- [EXCERTO DE ORIGEM]

═══

O simples facto de os requisitos em causa terem sido impostos no contexto de uma licença ambiental destinada a proteger os arredores da estação de serviço de GPL em Purmerend não pode, em meu entender, alterar a substância daquilo que os requisitos exigem. Estes são unicamente aplicáveis ao transporte rodoviário para a estação de serviço de GPL e à descarga de GPL efetuada por veículos‑cisterna e têm manifestamente por objetivo evitar acidentes ou limitar as consequências dos mesmos, durante o transporte, incluindo durante a descarga da mercadoria. Esta operação está claramente abrangida pelo âmbito de aplicação da Diretiva 2008/68 e a identificação ou introdução de restrições não é suscetível, em meu entender, de alterar a sua natureza.

51.

O órgão jurisdicional de reenvio perguntou especificamente se o Acordo de Segurança, que o Governo neerlandês celebrou com os participantes no mercado da indústria de GPL, influencia a resposta à primeira questão, alínea a).

52.

Com a sua questão, o órgão jurisdicional de reenvio pergunta, no essencial, se a existência paralela de compromissos que produzem efeitos iguais ou semelhantes aos dos requisitos associados à licença ambiental para a estação de serviço de GPL em Purmerend, assumidos pelos operadores no mercado de GPL nos Países Baixos sob a forma de um acordo de direito privado, pode alterar de alguma forma a natureza dos requisitos impostos pela licença ambiental. Em meu entender, a existência paralela de deveres de direito privado não é suscetível de alterar a natureza de direito público dos requisitos associados à licença ambiental para a estação de serviço de GPL, nem a obrigação de as autoridades neerlandesas respeitarem a Diretiva 2008/68.

53.

Por estas razões, considero que o artigo 1.o, n.o 5, da Diretiva 2008/68 não confere qualquer poder discricionário aos Estados‑Membros para imporem exigências de segurança, tais como as exigências relativas ao revestimento térmico e ao tubo de enchimento que figuram nos requisitos adicionais associados à licença ambiental, que vão além do exigido pela Diretiva 2008/68.

7. Artigo 5.o, n.o 1, da Diretiva 2008/68

54.

O artigo 5.o, n.o 1, da Diretiva 2008/68 permite aos Estados‑Membros «aplicar disposições mais severas» por razões de segurança do transporte em determinadas circunstâncias limitadas. As disposições mais severas têm de dizer respeito ao «transporte nacional» de mercadorias perigosas efetuado por veículos «matriculados ou colocados em circulação no seu território», sendo que estas disposições não devem ser «requisitos de construção».

55.

É evidente que os requisitos associados à licença ambiental para a estação de serviço de GPL em Purmerend, tal como são descritos no despacho de reenvio, impõem exigências não apenas aos veículos utilizados no transporte nacional mas também aos veículos utilizados no transporte transfronteiriço que entregam GPL à estação de serviço de GPL. Os requisitos são igualmente aplicáveis a ambos. De igual modo, estes requisitos são aplicáveis não só aos veículos «matriculados ou colocados em circulação» nos Países Baixos mas também independentemente do país onde o veículo se encontra matriculado. Desde já por estas razões, os requisitos associados à licença ambiental referentes tanto ao revestimento térmico como ao tubo de enchimento não se afiguram admissíveis à luz do artigo 5.o, n.o 1, da Diretiva 2008/68.

═══

- [Entradas do conjunto de dados]
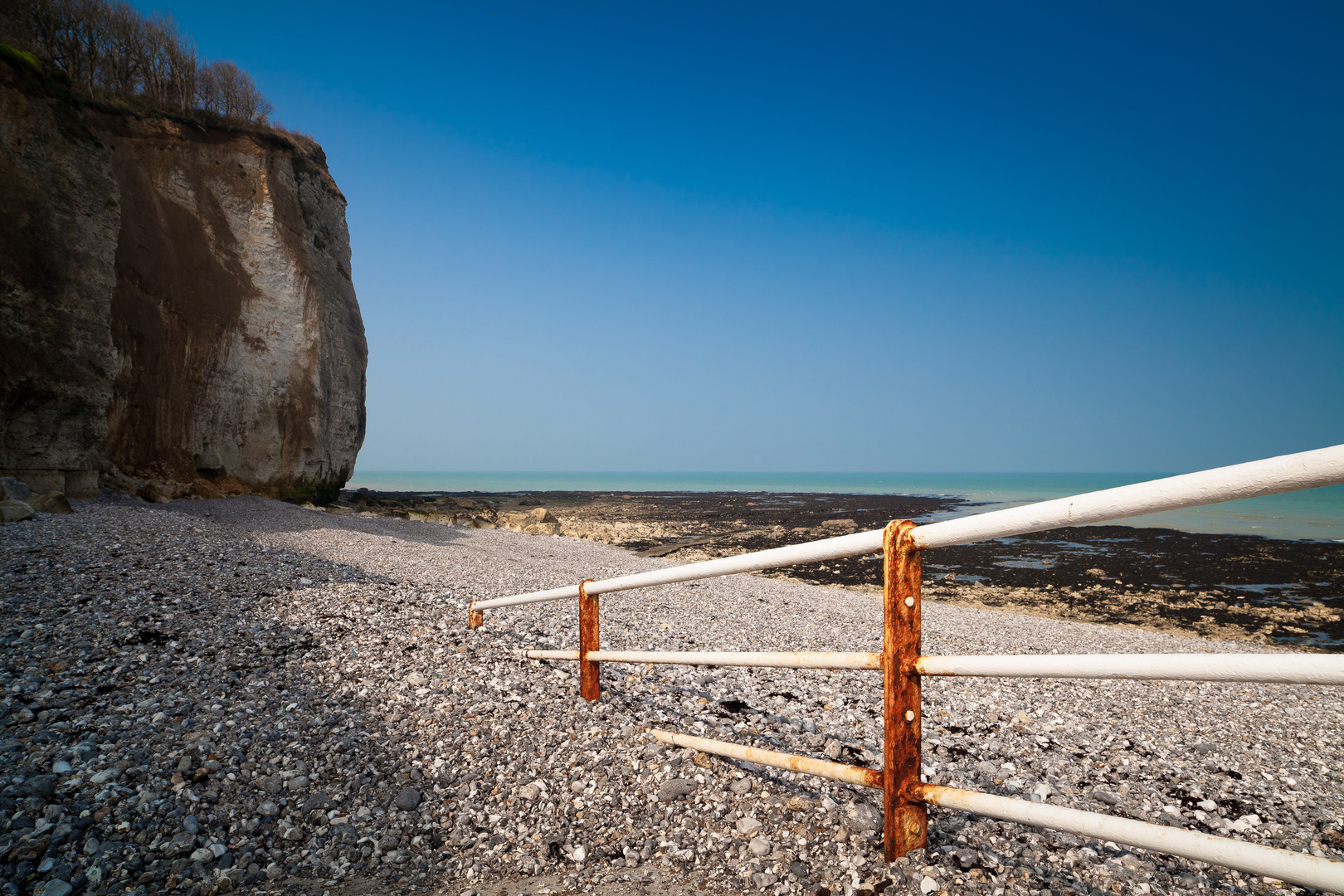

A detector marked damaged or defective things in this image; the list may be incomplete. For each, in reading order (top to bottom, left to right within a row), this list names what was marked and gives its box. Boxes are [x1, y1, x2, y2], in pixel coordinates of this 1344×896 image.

rusty metal fence post [577, 582, 599, 698]
rust stain on post [577, 577, 599, 704]
rust stain on post [881, 519, 924, 859]
rusty metal fence post [881, 519, 924, 859]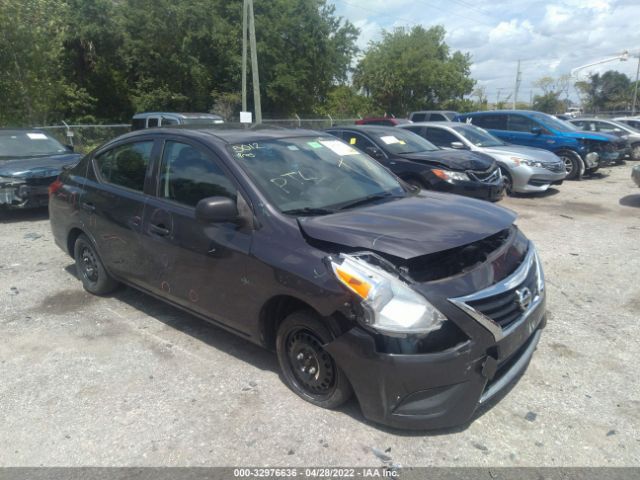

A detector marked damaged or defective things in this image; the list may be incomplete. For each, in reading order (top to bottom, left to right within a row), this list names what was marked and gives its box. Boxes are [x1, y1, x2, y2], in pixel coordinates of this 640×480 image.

crumpled front end [0, 174, 55, 208]
damaged dark gray sedan [0, 128, 81, 209]
damaged dark gray sedan [50, 126, 548, 428]
broken headlight [330, 253, 444, 336]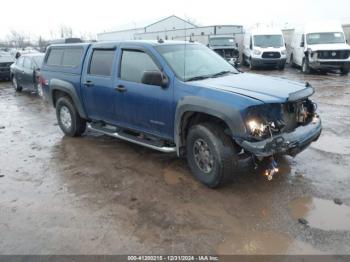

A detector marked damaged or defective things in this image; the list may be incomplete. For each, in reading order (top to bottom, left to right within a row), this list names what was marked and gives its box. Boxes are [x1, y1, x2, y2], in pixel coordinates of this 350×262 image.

crushed hood [193, 73, 310, 104]
damaged blue truck [39, 41, 322, 187]
crumpled front bumper [237, 117, 322, 157]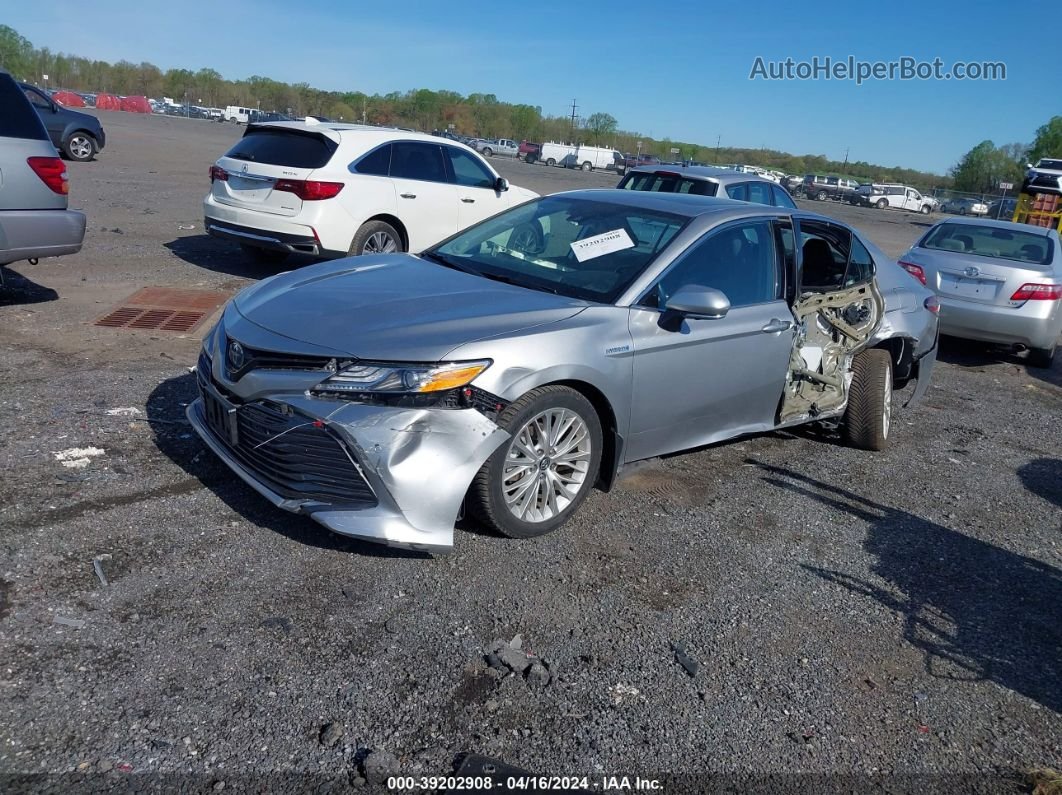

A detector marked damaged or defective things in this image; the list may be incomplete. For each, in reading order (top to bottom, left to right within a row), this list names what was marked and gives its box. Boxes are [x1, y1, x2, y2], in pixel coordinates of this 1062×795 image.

damaged silver toyota camry [191, 191, 938, 547]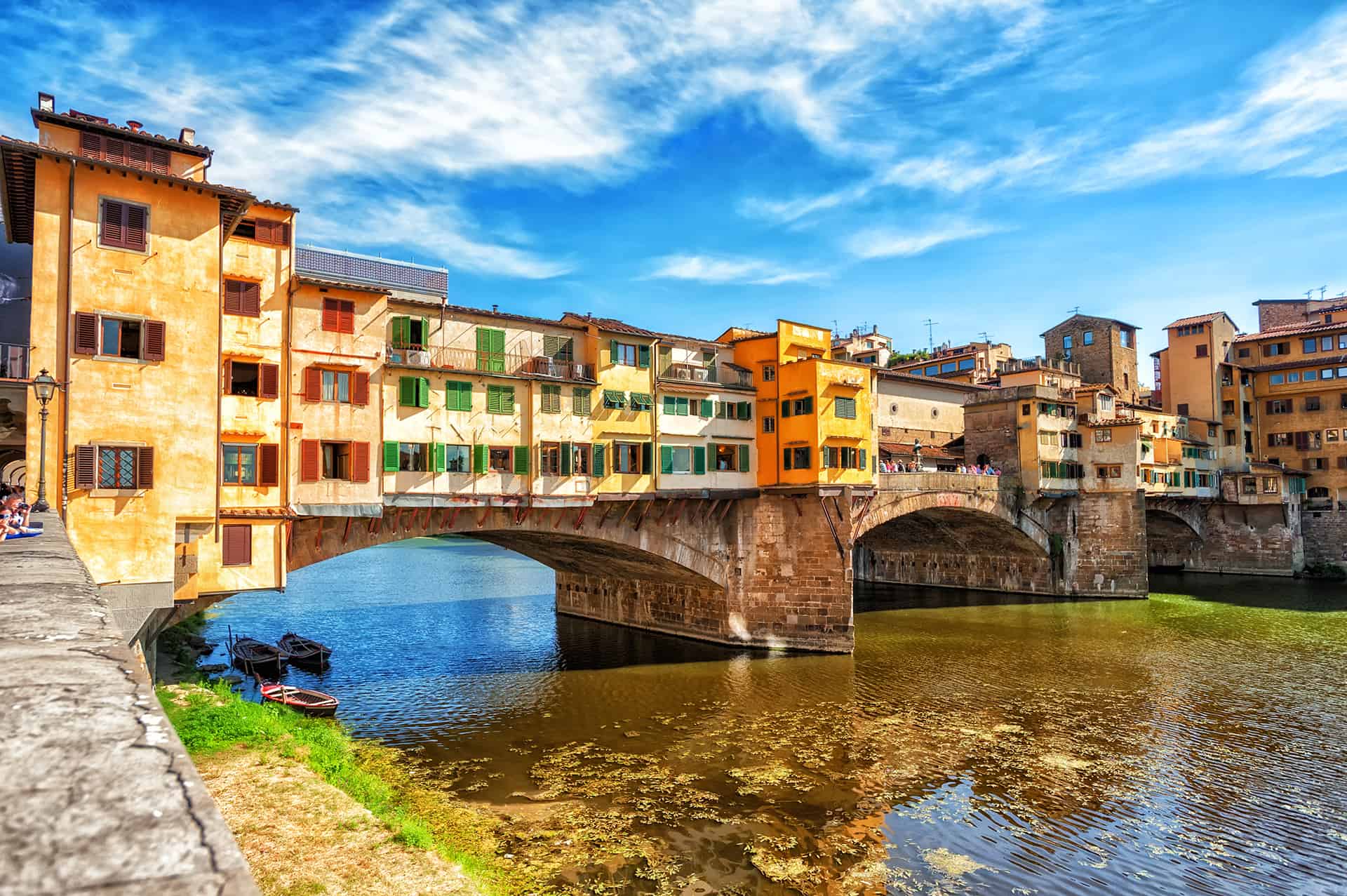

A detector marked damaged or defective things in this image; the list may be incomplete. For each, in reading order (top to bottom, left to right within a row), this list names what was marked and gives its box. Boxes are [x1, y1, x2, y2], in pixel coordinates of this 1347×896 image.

cracked pavement [1, 514, 257, 889]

═══

- [O SEU OBJETIVO]
Transcreva do excerto sobre a licença ambiental da estação de GPL o trecho entre "Com a sua questão, o" e "respeitarem a Diretiva 2008/68.", inclusive. As linhas não são necessárias aqui.

- [EXERCÍCIO CONCLUÍDO]
Com a sua questão, o órgão jurisdicional de reenvio pergunta, no essencial, se a existência paralela de compromissos que produzem efeitos iguais ou semelhantes aos dos requisitos associados à licença ambiental para a estação de serviço de GPL em Purmerend, assumidos pelos operadores no mercado de GPL nos Países Baixos sob a forma de um acordo de direito privado, pode alterar de alguma forma a natureza dos requisitos impostos pela licença ambiental. Em meu entender, a existência paralela de deveres de direito privado não é suscetível de alterar a natureza de direito público dos requisitos associados à licença ambiental para a estação de serviço de GPL, nem a obrigação de as autoridades neerlandesas respeitarem a Diretiva 2008/68.